ABOUT THIS TASK:
Print the data from the line with "Watch Star Chaser" up to and including the line with "Ignition Lock Cylinder", keeping every character the same.

LISTED ENTRIES:
========

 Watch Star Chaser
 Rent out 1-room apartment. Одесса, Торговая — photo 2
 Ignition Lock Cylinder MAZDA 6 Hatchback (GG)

========

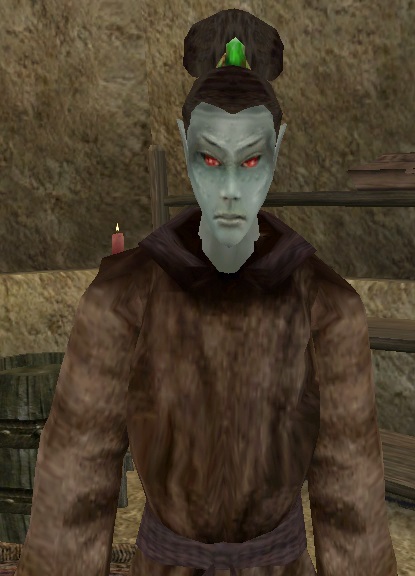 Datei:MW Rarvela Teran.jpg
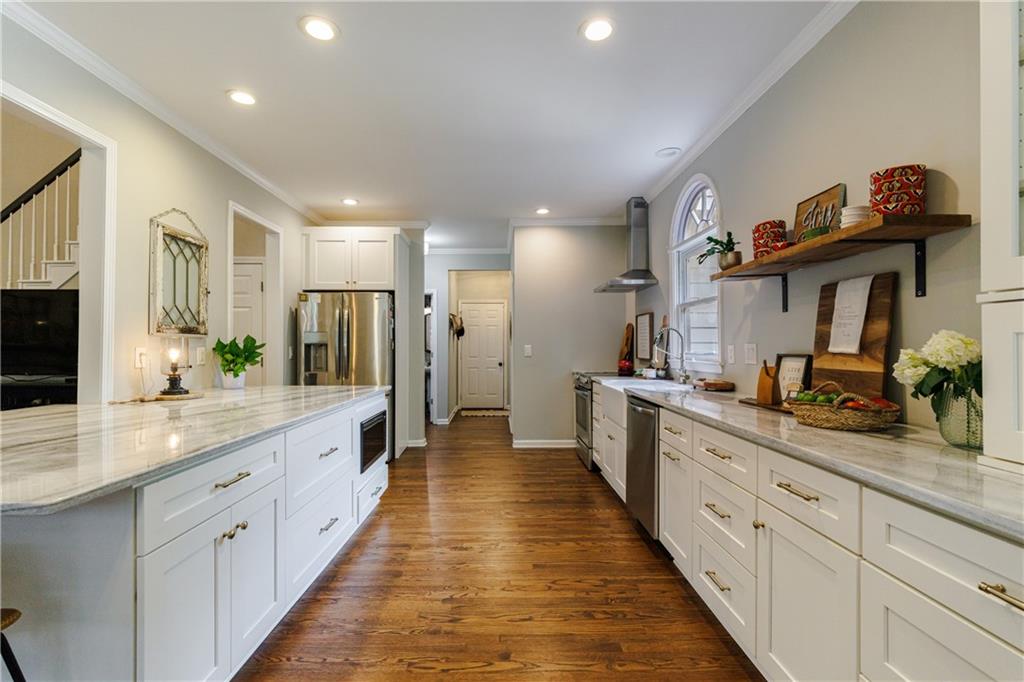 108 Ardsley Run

========

RESULT OF THIS EXERCISE:
 Watch Star Chaser
 Rent out 1-room apartment. Одесса, Торговая — photo 2
 Ignition Lock Cylinder MAZDA 6 Hatchback (GG)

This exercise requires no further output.